Access data shared with you using Delta Sharing

Preview

Delta Sharing is in Public Preview. To participate in the preview, you must enable the External Data Sharing feature group in the Databricks Account Console. See Enable the External Data Sharing feature group for your account.

Delta Sharing is subject to applicable terms. Enabling the External Data Sharing feature group represents acceptance of those terms.

This article shows data recipients how to access data shared from Delta Sharing using Databricks, Apache Spark, and pandas.

Delta Sharing and data recipients

Delta Sharing is an open standard for secure data sharing. A Databricks user, called a “data provider”, can use Delta Sharing to share data with a person or group outside of their organization, called a “data recipient”. For a full list of connectors and information about how to use them, see the Delta Sharing documentation. This article shows data recipients how to access data shared from Delta Sharing using Databricks, Apache Spark, and pandas.

The shared data is not provided by Databricks directly but by data providers running on Databricks.

#### Source material:

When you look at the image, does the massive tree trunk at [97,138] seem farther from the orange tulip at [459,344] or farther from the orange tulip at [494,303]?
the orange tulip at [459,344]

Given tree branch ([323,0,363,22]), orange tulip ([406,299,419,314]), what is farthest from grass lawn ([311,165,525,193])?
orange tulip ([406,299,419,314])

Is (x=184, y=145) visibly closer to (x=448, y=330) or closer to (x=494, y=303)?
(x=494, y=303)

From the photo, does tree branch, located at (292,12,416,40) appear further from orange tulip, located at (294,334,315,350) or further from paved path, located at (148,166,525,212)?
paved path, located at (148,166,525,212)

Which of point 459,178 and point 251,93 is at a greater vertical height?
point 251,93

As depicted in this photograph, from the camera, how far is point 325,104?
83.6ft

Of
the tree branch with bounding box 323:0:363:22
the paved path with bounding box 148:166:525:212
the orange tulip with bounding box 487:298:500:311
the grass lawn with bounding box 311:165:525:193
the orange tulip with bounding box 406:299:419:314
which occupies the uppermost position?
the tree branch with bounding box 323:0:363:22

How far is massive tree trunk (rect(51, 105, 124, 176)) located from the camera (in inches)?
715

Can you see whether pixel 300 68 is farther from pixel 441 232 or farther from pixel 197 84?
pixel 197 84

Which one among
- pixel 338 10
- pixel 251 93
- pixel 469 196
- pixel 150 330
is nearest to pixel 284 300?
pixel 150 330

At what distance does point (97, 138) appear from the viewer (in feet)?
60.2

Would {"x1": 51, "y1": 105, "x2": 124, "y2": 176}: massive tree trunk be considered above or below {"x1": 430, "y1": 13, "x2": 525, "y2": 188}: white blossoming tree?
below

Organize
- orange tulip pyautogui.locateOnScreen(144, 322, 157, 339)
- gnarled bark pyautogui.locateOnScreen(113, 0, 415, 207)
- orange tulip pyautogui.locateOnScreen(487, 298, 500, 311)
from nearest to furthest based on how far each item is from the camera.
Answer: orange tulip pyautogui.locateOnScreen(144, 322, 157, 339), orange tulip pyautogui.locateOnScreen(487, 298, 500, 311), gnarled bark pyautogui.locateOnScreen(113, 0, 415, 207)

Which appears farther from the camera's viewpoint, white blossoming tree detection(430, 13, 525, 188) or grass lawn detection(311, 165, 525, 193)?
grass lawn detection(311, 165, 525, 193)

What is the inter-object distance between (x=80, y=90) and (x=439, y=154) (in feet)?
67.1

---

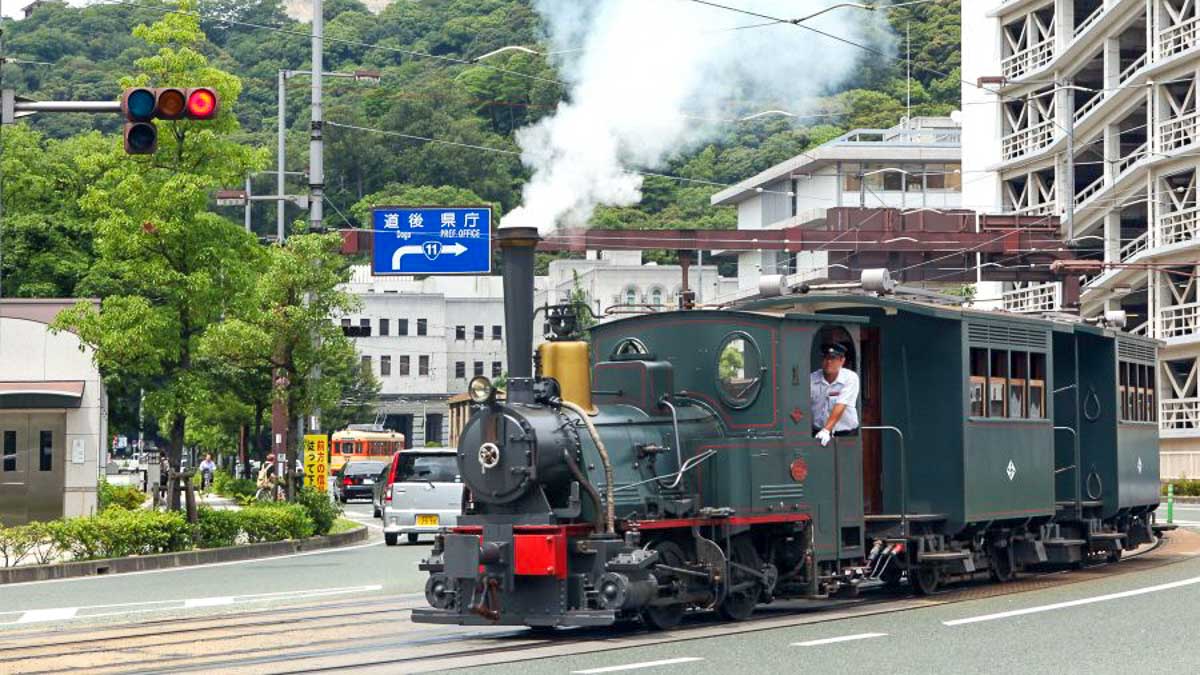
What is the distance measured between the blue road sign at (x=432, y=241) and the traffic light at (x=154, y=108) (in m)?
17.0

#### Exercise task A:
According to the Delta Sharing article, which feature group must be enabled in the Databricks Account Console to take part in the preview?
#### Exercise task B:
Please list every line of the records that contains the string "bounding", treating uppercase and lowercase as different.
The Delta Sharing article and the records have no connection to each other.

#### Exercise output A:
The External Data Sharing feature group.

#### Exercise output B:
the tree branch with bounding box 323:0:363:22
the paved path with bounding box 148:166:525:212
the orange tulip with bounding box 487:298:500:311
the grass lawn with bounding box 311:165:525:193
the orange tulip with bounding box 406:299:419:314
the tree branch with bounding box 323:0:363:22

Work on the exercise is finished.